Исходный текст

+---+

[763]. Иначе поступает автор хрестоматии по «Отечествоведению» Д.Д. Семенов, возвращаясь к ранней традиции научно-популярных описаний Российской империи[764]. Том «Великорусский край» представляет собой набор очерков о промыслах и типичных занятиях жителей различных областей края. Перед читателем проходит калейдоскоп великорусских типов в характерном для 1830-х гг. значении термина: это офени, «долгие» извозчики, бурлаки, лесопромышленники, «богомазы», а также старообрядцы, раскольники и инородцы[765]. Обобщенная характеристика этнографического типа отсутствует, но составляется весьма положительное впечатление о различных его воплощениях.
Такой же оптимистический взгляд на великоруса заметен в сравнении с русскими Севера (в том числе и с поморами) – например, в очерках об их соседях – лопарях, финнах и карелах. Этот совершенно определенный региональный тип (отличительной особенностью которого считались чувство достоинства, мужество и смекалка) был избран для сопоставления с финскими народами – точнее, с одним из двух основных племен Финляндии – карелами. Карелы российских губерний (Олонецкой, Архангельской) описывались как этническая группа («племя»), в значительной степени подвергшиеся обрусению, в том числе из-за православного вероисповедания. Они вызывали у авторов гораздо больше симпатий, чем воплощение «западного финна» (таваста), в том числе и по причине сходства с русскими: карел «не угрюм и молчалив, а весел и болтлив, любит хорошо провести время, поплясать и попеть, в нем нет особенной финской осмотрительности и самоуглубления, напротив, он весь нараспашку, как русский мужик (выделено мной. – М.Л.)»[766]. Русская легкость нрава и удаль как характерные русские черты упомянуты и в другом очерке: «Там, где русский, работая, распевал бы на раздолье веселые песни, там таваст молча будет постукивать топором да потягивать свою длинную висячую трубку»[767].

+---+

Предоставленные данные
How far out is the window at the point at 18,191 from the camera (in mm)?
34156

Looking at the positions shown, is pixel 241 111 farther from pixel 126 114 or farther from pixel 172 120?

+---+

Условия задания
Обновите фрагмент исходного текста между «[763]. Иначе поступает» и «различных его воплощениях.» включительно: замените в нем «бурлаки» на «рыбаки» и приведите этот фрагмент целиком.

Правильный ответ
[763]. Иначе поступает автор хрестоматии по «Отечествоведению» Д.Д. Семенов, возвращаясь к ранней традиции научно-популярных описаний Российской империи[764]. Том «Великорусский край» представляет собой набор очерков о промыслах и типичных занятиях жителей различных областей края. Перед читателем проходит калейдоскоп великорусских типов в характерном для 1830-х гг. значении термина: это офени, «долгие» извозчики, рыбаки, лесопромышленники, «богомазы», а также старообрядцы, раскольники и инородцы[765]. Обобщенная характеристика этнографического типа отсутствует, но составляется весьма положительное впечатление о различных его воплощениях.